--- START OF Entries provided ---

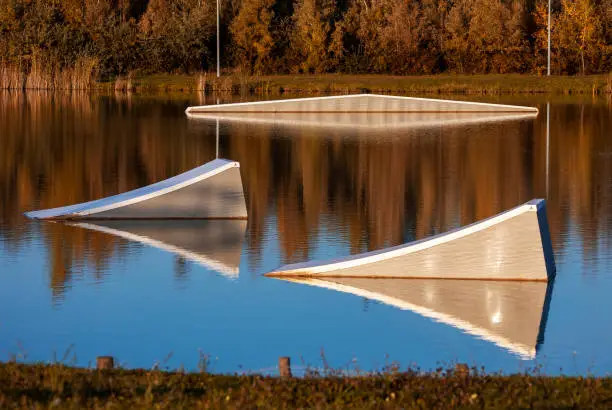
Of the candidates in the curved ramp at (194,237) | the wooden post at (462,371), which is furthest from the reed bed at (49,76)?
the wooden post at (462,371)

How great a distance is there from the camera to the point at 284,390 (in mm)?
6277

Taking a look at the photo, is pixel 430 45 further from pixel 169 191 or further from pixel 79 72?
pixel 169 191

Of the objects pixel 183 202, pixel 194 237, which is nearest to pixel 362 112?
pixel 183 202

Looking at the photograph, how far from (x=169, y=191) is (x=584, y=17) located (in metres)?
42.3

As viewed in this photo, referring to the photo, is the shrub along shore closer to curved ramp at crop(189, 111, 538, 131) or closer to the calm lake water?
the calm lake water

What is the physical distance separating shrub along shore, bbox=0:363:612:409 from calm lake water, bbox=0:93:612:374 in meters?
1.53

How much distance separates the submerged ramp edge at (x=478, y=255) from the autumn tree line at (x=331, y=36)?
4250 centimetres

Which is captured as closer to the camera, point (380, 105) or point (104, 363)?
point (104, 363)

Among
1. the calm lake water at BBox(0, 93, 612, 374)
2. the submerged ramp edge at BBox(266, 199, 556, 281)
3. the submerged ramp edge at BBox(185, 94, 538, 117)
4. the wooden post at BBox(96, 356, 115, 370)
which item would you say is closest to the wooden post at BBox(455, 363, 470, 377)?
the calm lake water at BBox(0, 93, 612, 374)

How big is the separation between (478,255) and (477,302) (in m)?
0.73

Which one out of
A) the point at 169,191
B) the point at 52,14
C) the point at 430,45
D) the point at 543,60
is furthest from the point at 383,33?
the point at 169,191

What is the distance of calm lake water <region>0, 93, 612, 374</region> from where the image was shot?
29.0ft

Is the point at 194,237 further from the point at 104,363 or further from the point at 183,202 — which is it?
the point at 104,363

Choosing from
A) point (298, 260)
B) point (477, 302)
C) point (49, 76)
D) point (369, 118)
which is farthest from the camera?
point (49, 76)
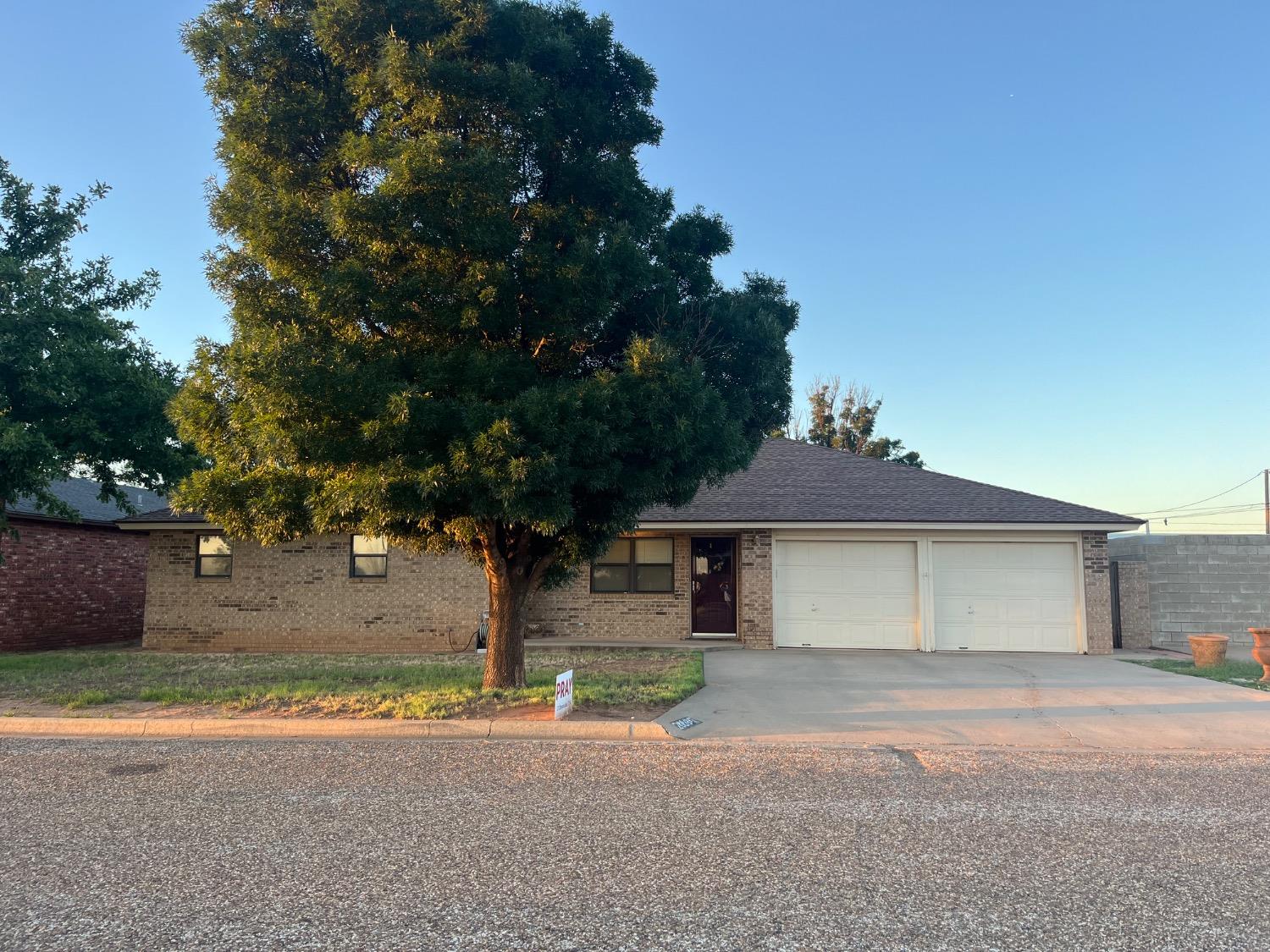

--- END OF Entries provided ---

**Problem description**
How many lines in the entries above contain the word "wooden"? Reply with the number alone.

**Solution for this problem**
4